Una macchina propagandistica che consente alla Cina di combinare soft power (il potere di persuasione) con lo sharp power (il potere di incisione con una miscela di fake news e attacchi cibernetici) scalzando la Russia nel ruolo di influencer sulla scena internazionale. Vladimir Putin lo ha indirettamente riconosciuto quando ha invitato Xi a Mosca, nel giugno dello scorso anno, per una pomposa visita di tre giorni che doveva sancire l’alleanza contro l’America di Trump, “colpevole” delle sanzioni a Mosca e della guerra commerciale a Pechino.

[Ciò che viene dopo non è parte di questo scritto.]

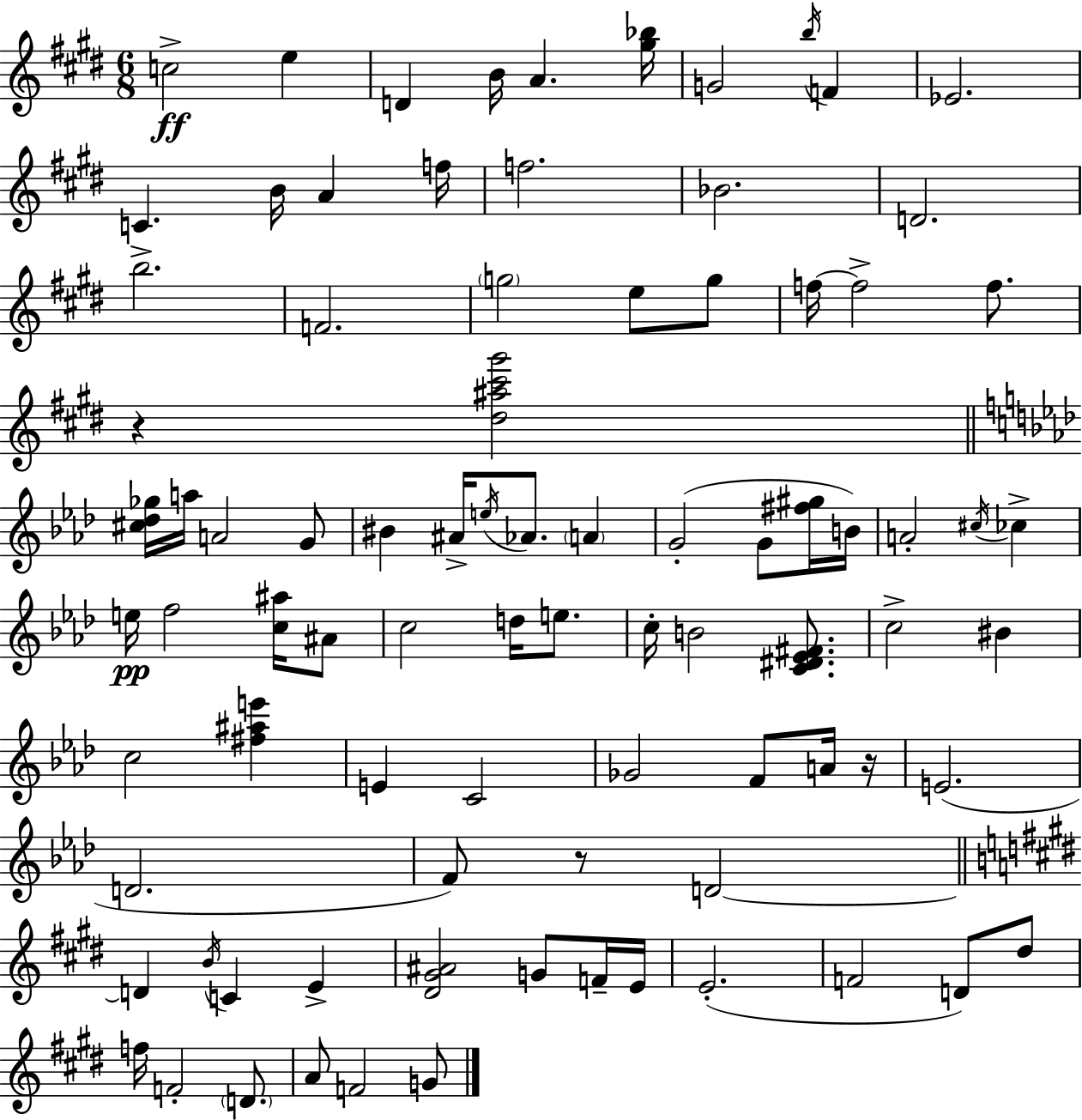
C5/h E5/q D4/q B4/s A4/q. [G#5,Bb5]/s G4/h B5/s F4/q Eb4/h. C4/q. B4/s A4/q F5/s F5/h. Bb4/h. D4/h. B5/h. F4/h. G5/h E5/e G5/e F5/s F5/h F5/e. R/q [D#5,A#5,C#6,G#6]/h [C#5,Db5,Gb5]/s A5/s A4/h G4/e BIS4/q A#4/s E5/s Ab4/e. A4/q G4/h G4/e [F#5,G#5]/s B4/s A4/h C#5/s CES5/q E5/s F5/h [C5,A#5]/s A#4/e C5/h D5/s E5/e. C5/s B4/h [C4,D#4,Eb4,F#4]/e. C5/h BIS4/q C5/h [F#5,A#5,E6]/q E4/q C4/h Gb4/h F4/e A4/s R/s E4/h. D4/h. F4/e R/e D4/h D4/q B4/s C4/q E4/q [D#4,G#4,A#4]/h G4/e F4/s E4/s E4/h. F4/h D4/e D#5/e F5/s F4/h D4/e. A4/e F4/h G4/e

Ma il patto non ha funzionato come doveva e il coronavirus lo ha ancor più indebolito. Putin sta perdendo colpi, per la prima volta in vent’anni di potere, affossato dalla tragica contabilità della pandemia, da un’economia in picchiata che ha fatto precipitare la sua popolarità ai minimi storici. Chiuso in quarantena volontaria nella sua dacia fuori Mosca ha dovuto rinviare anche l’agognato progetto di riforma costituzionale che lo avrebbe proclamato di fatto un presidente a vita, proprio come Xi. Il presidente cinese, invece, sembra essere uscito indenne dalla crisi sanitaria. È vero che l’economia ha subìto la prima contrazione dal 1976, l’anno della fine della Rivoluzione culturale, ma la popolarità di Xi e soprattutto il suo controllo sul partito non sembrano averne risentito. E la sua risposta alla sfida di Trump, sul grande palcoscenico dell’assemblea dell’Oms, è stata quella di chi si sente ormai allo stesso livello: una donazione di due miliardi di dollari.
Janan Ganesh ha scritto sul Financial Times che la prima guerra fredda non era stata soltanto un corsa agli armamenti ma anche un popularity contest, una gara di popolarità nel mondo. Gli Stati Uniti l’avevano vinta sull’Unione Sovietica grazie a quattro strumenti: l’attrazione culturale (il modello di vita americano), gli incentivi economici (dal Piano Marshall in poi), la finezza diplomatica e la protezione militare (attraverso la Nato e non solo). Trump sembra incapace di usarli. Peggio, li rifiuta. La seconda guerra fredda è piena di incognite. Soprattutto per quell’Alleanza occidentale (che non significa solo Nato, ma un bouquet di valori) nella quale il presidente americano pare non credere più.